In my first blogpost I mentioned that liquid hydrogen has 2.67 times the energy density of gasoline.  Further, its only combustion byproduct is water vapor.  Taken together, these make it a rather intriguing fuel in my book.  So, let’s take a closer look.

First of all, pure hydrogen does not exist in large quantities on our planet.  It is always combined with other elements in the form of compounds, the most common of which is water.  The water must undergo electrolysis to extract the hydrogen.  Since outside energy is required to do this, hydrogen is not a primary source of energy, but simply a medium for storing energy produced by other means.

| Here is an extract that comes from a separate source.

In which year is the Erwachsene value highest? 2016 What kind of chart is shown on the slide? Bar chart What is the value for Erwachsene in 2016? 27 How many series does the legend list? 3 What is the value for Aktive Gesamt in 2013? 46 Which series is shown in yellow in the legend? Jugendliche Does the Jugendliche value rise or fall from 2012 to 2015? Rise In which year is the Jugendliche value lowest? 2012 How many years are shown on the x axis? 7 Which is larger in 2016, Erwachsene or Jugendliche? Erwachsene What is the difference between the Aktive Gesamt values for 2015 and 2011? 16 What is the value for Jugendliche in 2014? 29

No matter.  Batteries are used exactly the same way.

The major drawback of pure hydrogen is that it must either be stored under extremely high pressure (typically 10,000 psi) or in cryogenic flasks (boiling point = 21ºK) to take advantage of its high energy density.  Both of these add weight and complexity to this otherwise simple fuel.

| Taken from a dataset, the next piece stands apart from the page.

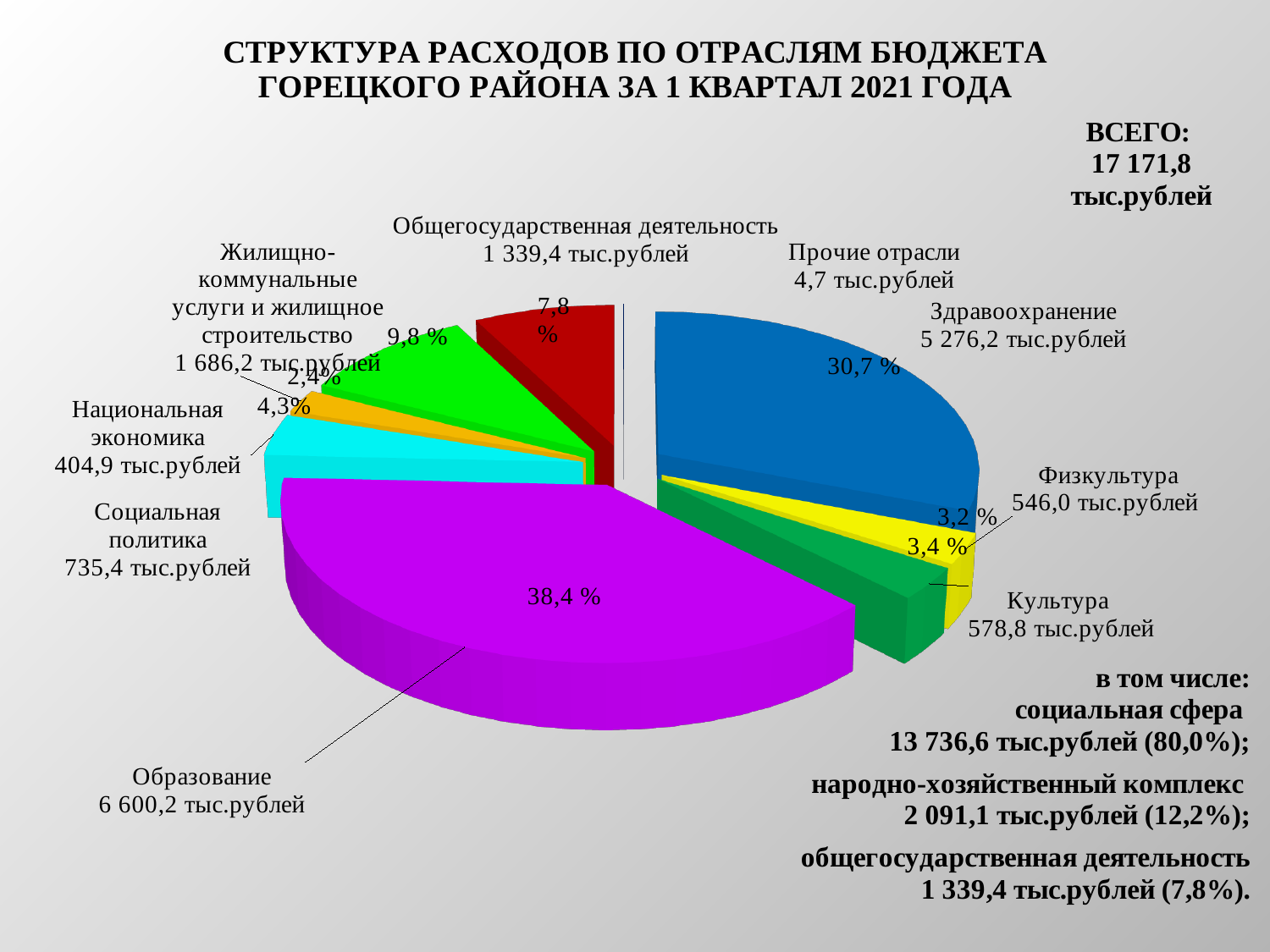
What is the total (ВСЕГО) of all expenditures shown on the slide? 17 171,8 тыс.рублей What is the value for Образование? 6 600,2 тыс.рублей Which is larger, the value for Культура or the value for Физкультура? Культура What share of the pie does Жилищно-коммунальные услуги и жилищное строительство represent? 9,8 % Which category has the largest share of the pie? Образование What is the value for Физкультура? 546,0 тыс.рублей What is the value for Здравоохранение? 5 276,2 тыс.рублей What share of the pie does Здравоохранение represent? 30,7 % Which category has the smallest value? Прочие отрасли What is the difference between the values for Образование and Здравоохранение? 1 324,0 тыс.рублей How many categories (slices) does the pie chart show? 9 What kind of chart is shown on the slide? pie chart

Also, there is inherent danger in using either approach in an automotive application.  A ruptured cylinder could produce an enormous fire ball or shoot off like a rocket.  And a splash of cryogenic liquid can burn flesh as badly as any flame.

A promising alternative, however, is to store hydrogen in the form of a metal-hydride.  Since hydrogen atoms are tiny and have only a single electron in their 1S orbital, they have a great affinity for many metals.  These metals can suck up hydrogen like a sponge sucks up water. 

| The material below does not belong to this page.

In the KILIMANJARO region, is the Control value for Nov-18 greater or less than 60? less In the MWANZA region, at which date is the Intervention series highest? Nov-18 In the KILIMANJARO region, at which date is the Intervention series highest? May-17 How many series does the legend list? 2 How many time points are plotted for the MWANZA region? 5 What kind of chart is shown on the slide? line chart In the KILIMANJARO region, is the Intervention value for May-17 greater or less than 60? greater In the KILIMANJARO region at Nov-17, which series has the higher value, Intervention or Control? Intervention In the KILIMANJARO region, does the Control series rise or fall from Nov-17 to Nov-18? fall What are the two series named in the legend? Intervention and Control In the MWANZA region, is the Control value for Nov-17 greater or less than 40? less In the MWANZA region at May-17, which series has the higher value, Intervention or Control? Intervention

Palladium, for instance, will hold 900 times its own volume in hydrogen.  That is a volumetric storage density that exceeds liquid hydrogen all by itself!  The palladium adds significant weight, of course, and the pure metal is very expensive.  Nonetheless, the hydrogen is easily recovered by simply heating the material.

Palladium is just one example.  Much research is being done on other metal complexes to find ones that have both a low cost and low weight.  Promising candidates include combinations of lithium, boron and aluminum.

Keep an eye on this.  My hunch is that hydrogen will find a significant role as the portable fuel of the future – a future that will ultimately be powered by nuclear means.